- _EXCERPT_:
- - - - -
This is the start of a post I’ve added to my Pivotal Labs blog
What does an agile software development team look like?
At core, software engineers turn ideas into results. Of course we are not the only ones with this job description. We share it with many other creative professions. Writers, for example, turn ideas into words that inspire, educate and inform. That’s pretty much what we do too: we turn ideas into words that instruct a computer system to perform a desired behaviour.
Focusing on writers for a moment… there are a wide range of writing environments and styles. On one side of the spectrum are novelists who secret themselves away into a quiet room, where they can find the time and space to breathe life into their intricate vision. On the other are journalists on the newsroom floor, sampling from an avalanche of information, responding quickly to what’s new and what’s important.
At Pivotal Labs, we work with many fast-moving companies, helping them to fashion the software engineering capability they need to succeed. Our approach is to create an environment that resembles a newsroom more than a writer’s hide away.
Like most engineers, I do a lot of optimizing, often just for fun. When walking to work I seek the shortest route. When folding my laundry I minimize the number of moves. And at work, of course, I optimize all day long alongside all my engineering colleagues.
Optimization, by definition, requires an objective function as the basis for measuring improvement or regression. How short is the route? How many moves does it take to fold a shirt? But what is the objective function at work around which my team and I should optimize?
I’ve worked in many software engineering organizations where the objective function is an unstated confusion that evolved on its own over time. It’s often a bit of “don’t break things” mixed with a dose of “conform to the standards”. Sometimes more destructive objectives find their way into the culture: “get yourself seen,” or worse “don’t get noticed.” And my least favorite, “horde your knowledge.”
- - - - -
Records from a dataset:
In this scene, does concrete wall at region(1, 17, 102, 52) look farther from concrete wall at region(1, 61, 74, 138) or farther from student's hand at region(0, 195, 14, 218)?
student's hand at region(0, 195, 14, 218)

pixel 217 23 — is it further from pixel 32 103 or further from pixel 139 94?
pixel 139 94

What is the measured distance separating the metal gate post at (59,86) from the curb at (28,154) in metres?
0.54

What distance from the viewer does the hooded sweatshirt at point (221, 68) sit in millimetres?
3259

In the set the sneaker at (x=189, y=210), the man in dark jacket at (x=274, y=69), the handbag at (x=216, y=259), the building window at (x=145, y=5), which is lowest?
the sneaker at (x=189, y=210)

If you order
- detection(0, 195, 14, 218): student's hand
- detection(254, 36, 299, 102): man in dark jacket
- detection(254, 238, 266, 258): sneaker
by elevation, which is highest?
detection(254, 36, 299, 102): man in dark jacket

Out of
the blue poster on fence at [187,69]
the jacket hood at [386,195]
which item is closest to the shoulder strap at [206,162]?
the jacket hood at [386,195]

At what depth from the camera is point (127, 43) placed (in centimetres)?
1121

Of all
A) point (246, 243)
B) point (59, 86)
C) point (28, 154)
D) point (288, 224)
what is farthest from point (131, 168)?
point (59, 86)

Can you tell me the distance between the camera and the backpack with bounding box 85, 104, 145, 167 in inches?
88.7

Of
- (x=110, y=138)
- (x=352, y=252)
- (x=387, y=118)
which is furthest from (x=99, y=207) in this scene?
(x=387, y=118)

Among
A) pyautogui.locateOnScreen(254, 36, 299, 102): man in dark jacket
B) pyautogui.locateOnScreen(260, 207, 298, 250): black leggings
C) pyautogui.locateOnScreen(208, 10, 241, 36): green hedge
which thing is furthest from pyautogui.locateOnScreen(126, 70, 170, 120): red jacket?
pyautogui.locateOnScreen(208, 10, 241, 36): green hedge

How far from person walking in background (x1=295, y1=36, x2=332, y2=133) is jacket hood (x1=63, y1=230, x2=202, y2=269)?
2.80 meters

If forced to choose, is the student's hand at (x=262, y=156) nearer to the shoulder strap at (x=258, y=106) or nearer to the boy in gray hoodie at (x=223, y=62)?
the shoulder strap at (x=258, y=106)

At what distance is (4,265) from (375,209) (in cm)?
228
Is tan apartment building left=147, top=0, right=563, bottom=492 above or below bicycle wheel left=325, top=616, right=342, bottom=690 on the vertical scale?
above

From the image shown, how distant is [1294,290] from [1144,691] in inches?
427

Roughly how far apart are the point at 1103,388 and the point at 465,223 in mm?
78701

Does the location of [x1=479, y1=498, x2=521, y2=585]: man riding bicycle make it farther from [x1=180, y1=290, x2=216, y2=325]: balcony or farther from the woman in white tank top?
- - - - -
- _INSTRUCTION_:
Return, word for word, the passage of the blog post that opens with the words containing "Optimization, by definition, requires" and closes with "I should optimize?". The data is separate material with no connection to the blog post.

- _WRITTEN RESPONSE_:
Optimization, by definition, requires an objective function as the basis for measuring improvement or regression. How short is the route? How many moves does it take to fold a shirt? But what is the objective function at work around which my team and I should optimize?